> **PAGE EXTRACT**:
Editorial: Global sulphur cap in 2020

It is now finally settled that the global cap of 0.5 per cent for the sulphur content of the fuel oil used by ships will apply from 1 January 2020. This is a significant reduction from the current cap of 3.5 per cent and it will cut shipping SO2 emissions by nearly 80 per cent, or around 9 million tonnes per year, and prevent more than 100,000 annual premature deaths.

Discussions about restricting air pollution from international shipping started towards the end of the eighties within the International Maritime Organization (IMO), a UN body, and agreement was reached in 1997 on an air pollution annex to its MARPOL Convention. Unfortunately, this turned out to be a very feeble document with very timid requirements.

After several more years of talks but very little action, the IMO in 2008 finally agreed and unanimously adopted sulphur standards that would significantly reduce the well-documented adverse health and environmental impacts of shipping. However, a main drawback was that the new global 0.5 per cent sulphur cap was to be implemented only 12 years later, by 2020. Moreover, due to industry pressure, it was stated that the 2020 implementation date could be postponed, subject to availability of compliant fuel.

Usually industry favours international agreements, especially when it comes to sectors of a global nature, such as shipping and aviation. This is due partly to a perceived need for harmonisation, but also because it normally takes decades to settle such agreements and the standards arrived at are often set at very low levels of ambition.

With the stricter global sulphur cap now coming into force in 2020 – more than 30 years after the issue was first raised in the IMO – it is hoped that both shipping and the oil industry will embrace the IMO standards and focus their attention on establishing effective systems for compliance monitoring and enforcement.

The nature of shipping as an international business has been used as an excuse or manoeuvre to delay environmental action for much too long and it is not acceptable for the shipping industry to keep on transferring the cost of its pollution to society at large.

> **RECORDED INFORMATION**:

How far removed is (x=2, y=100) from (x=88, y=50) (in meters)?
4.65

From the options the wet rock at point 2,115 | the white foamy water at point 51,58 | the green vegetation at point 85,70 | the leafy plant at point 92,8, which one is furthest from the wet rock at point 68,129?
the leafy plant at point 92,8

> **THINGS TO DO**:
• a. List every percentage figure given in the sulphur cap editorial.
• b. Pick up the sulphur cap editorial after its final sentence and continue it.

> **TASK-BY-TASK ANSWERS**:
• a.
- 0.5 per cent
- 3.5 per cent
- nearly 80 per cent

• b.
It must not be forgotten that the measures agreed so far in IMO for reducing emissions of nitrogen oxides (NOx) are totally inadequate and will not result in any significant reductions in total ship NOx emissions even within the next 10–15 years. Every effort must therefore be made to markedly strengthen the weak NOx emission standards, and to make them applicable to both existing and new ships.

To ensure an organised gradual phase-in of lower-sulphur fuels, to encourage the use of the best environmental techniques, and to speed up the introduction of clean and renewable fuels, the IMO standards should be complemented by economic instruments, such as emission charges.

In addition, the EU and its member states should follow the example of the United States and Canada and designate all sea areas around Europe as “full” Emission Control Areas, i.e. covering all the major air pollutants (sulphur, particulate matter and nitrogen oxides).

Shipping is also a growing source of greenhouse gases, but there is so far no agreement on capping the industry’s CO2 emissions. An IMO meeting in October agreed only to monitor ship CO2 emissions, and to delay until at least 2023 any agreement on a CO2 reduction target. A proposed review of ship energy efficiency targets was also delayed.

It should be obvious that the longer the shipping industry delays climate measures, the steeper the emission cuts will have to be to keep within the world’s rapidly shrinking carbon budget.

Christer Ågren

IMO confirms 2020 date

Implementing the global rule to restrict the sulphur content in marine fuel oil to 0.5 per cent will cut shipping SO2 emissions by nearly 80 per cent and prevent more than 100,000 annual premature deaths.

A decision to introduce a global 0.5 per cent cap on the content of sulphur in marine fuel by 2020 was originally agreed by the United Nations International Maritime Organization (IMO) back in 2008. At the same time, it was also agreed that a review should be undertaken by 2018 in order to assess whether sufficient compliant fuel oil would be available to meet the 2020 date. If not, the date might be deferred to 2025. That review was completed this summer, and concluded that sufficient compliant fuel oil would be available to meet the fuel oil requirements by 1 January 2020.

The IMO’s fuel oil availability assessment study1 was submitted to its Marine Environment Protection Committee (MEPC), and discussed at its 70th session held in London on 24–28 October.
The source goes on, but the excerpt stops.